In Reply to: Re: Pick your brain posted by ESC on May 08, 2008 at 21:42:
: : What is the origin of 'pick your brain' about something?
: I am a vegetarian. But the image I get is someone picking the meat off bones. As in, the remnants of a Thanksgiving dinner.
Yes, rather. The Oxford English Dictionary ahs a rather long article about the verb "pick." My comments here derive from this article, although any mistakes made here should be laid at my door, not theirs.
Almost all the meanings of "to pick" derive directly, or ultimately, from the use of a sharp implement, like a pike or a pick, or the beak of a bird, or the knife and fork used to pick at the Thanksgiving turkey.

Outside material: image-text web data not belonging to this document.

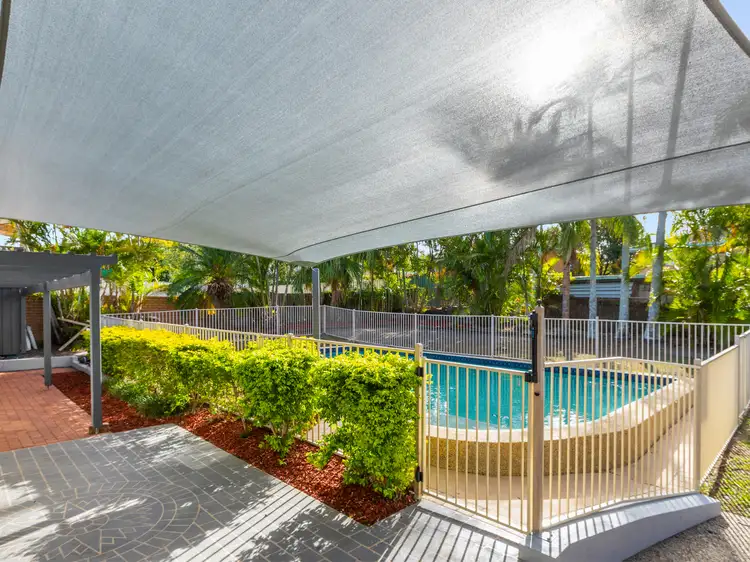 Second view of Homely house listing, 23 Cashel St, Tingalpa QLD 4173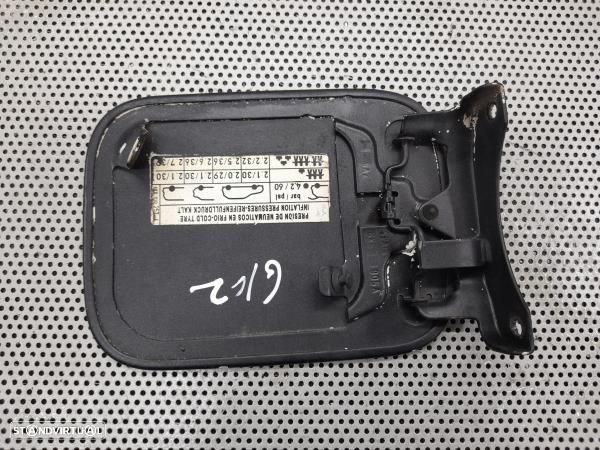 Tampa / Tampao Combustivel  Seat Ibiza Ii (6K1) - 2
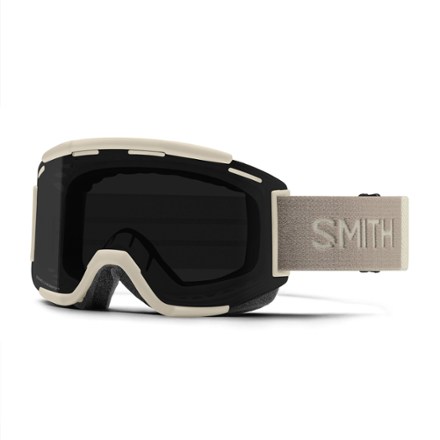 Squad MTB Goggles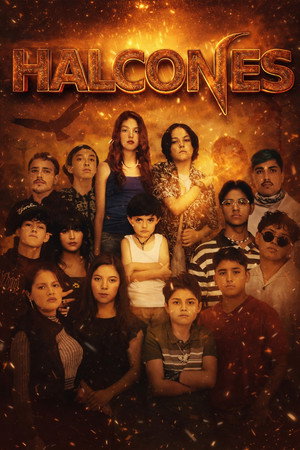 Halcones (2026)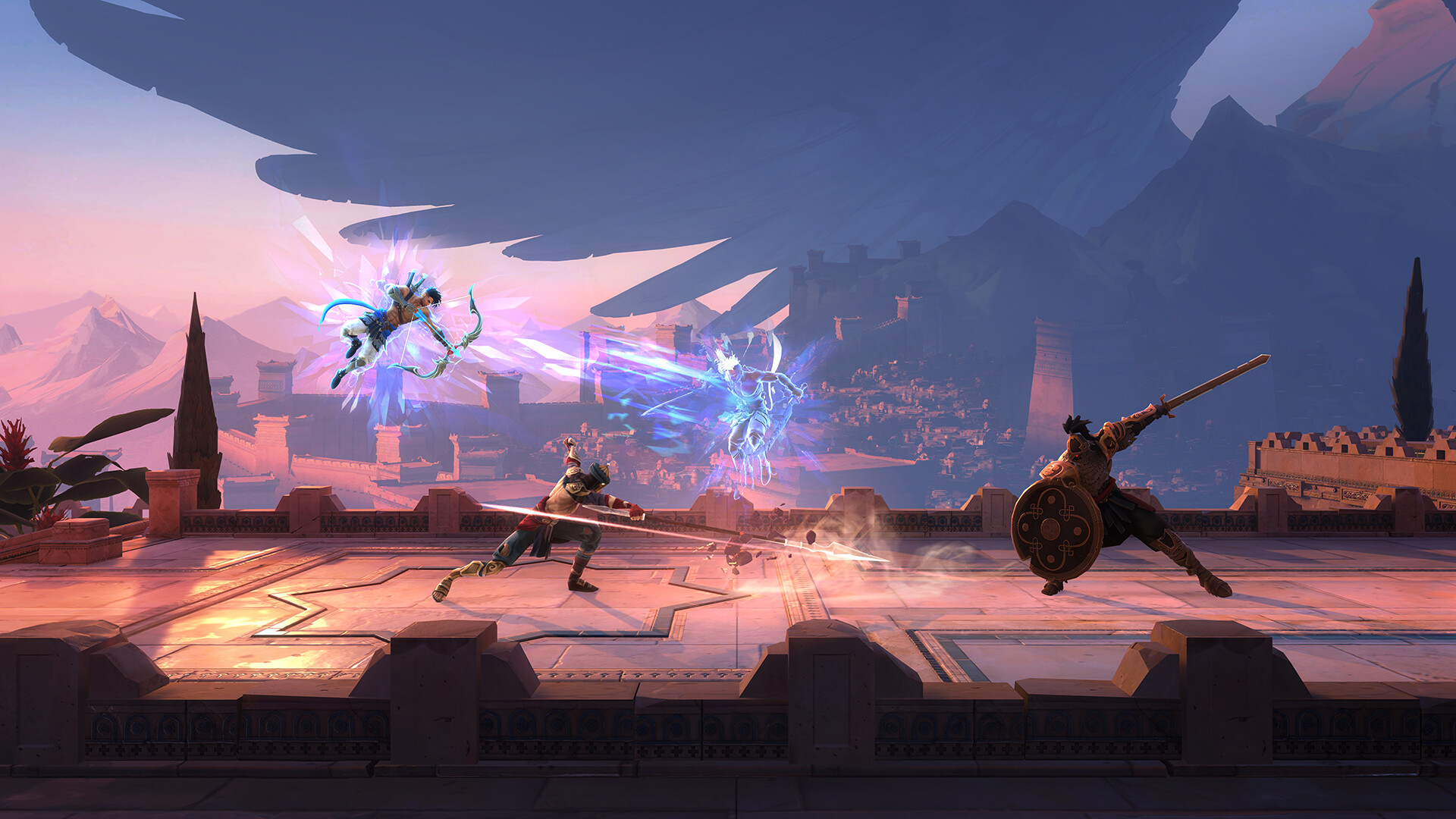 Prince of Persia Steam Ubisoft Connect: immagine 2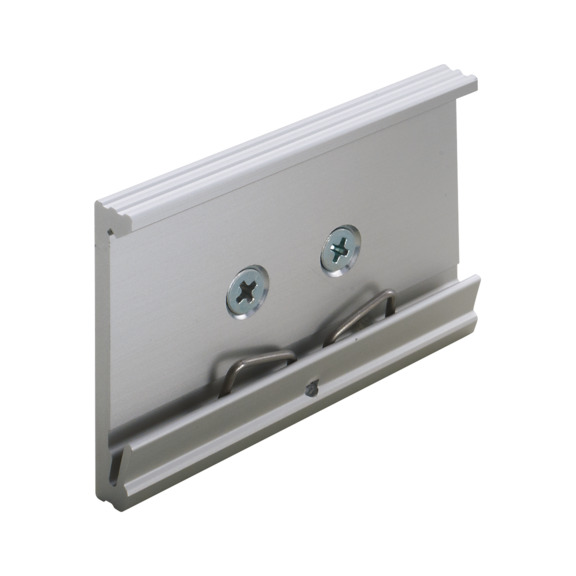 IFM DIN rail adapter - E70432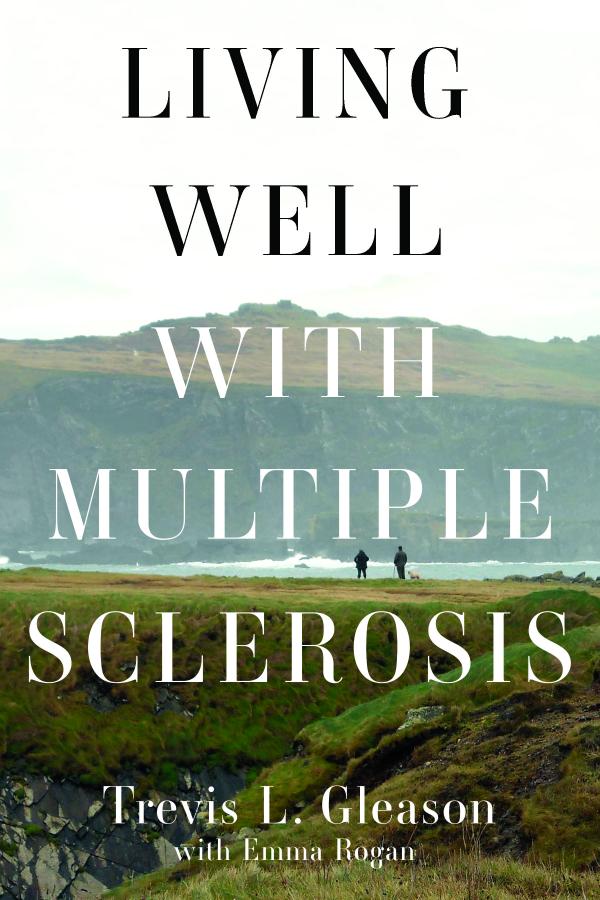 Book cover for Living Well with Multiple Sclerosis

Many of the slightly varied meanings of the verb appear quite early in the published history of the language. Early on it was used when the fingernails or fingers were used to "pick at" imperfections in the skin, or on other surfaces, or when the extended fingers were used to steal. The expression "pick [someone's] pockets" appears no later than 1580, and the general use of pick to mean steal is even earlier. In the Book of Common Prayer (edition of 1549) the phrase "picking and stealing" appears more than once, making an association between these two verbs not uncommon then and now.
The generalized meanings of to pick as to gather or obtain, to ransack or rifle, or to rob, leads us to "to pick [someone's] brain (or brains)," meaning to gather information or ideas from someone else's brain to use for our own purposes. Presumably we get into the brain indirectly, either by attending what our brainy victim has written or said, or not infrequently by asking him questions.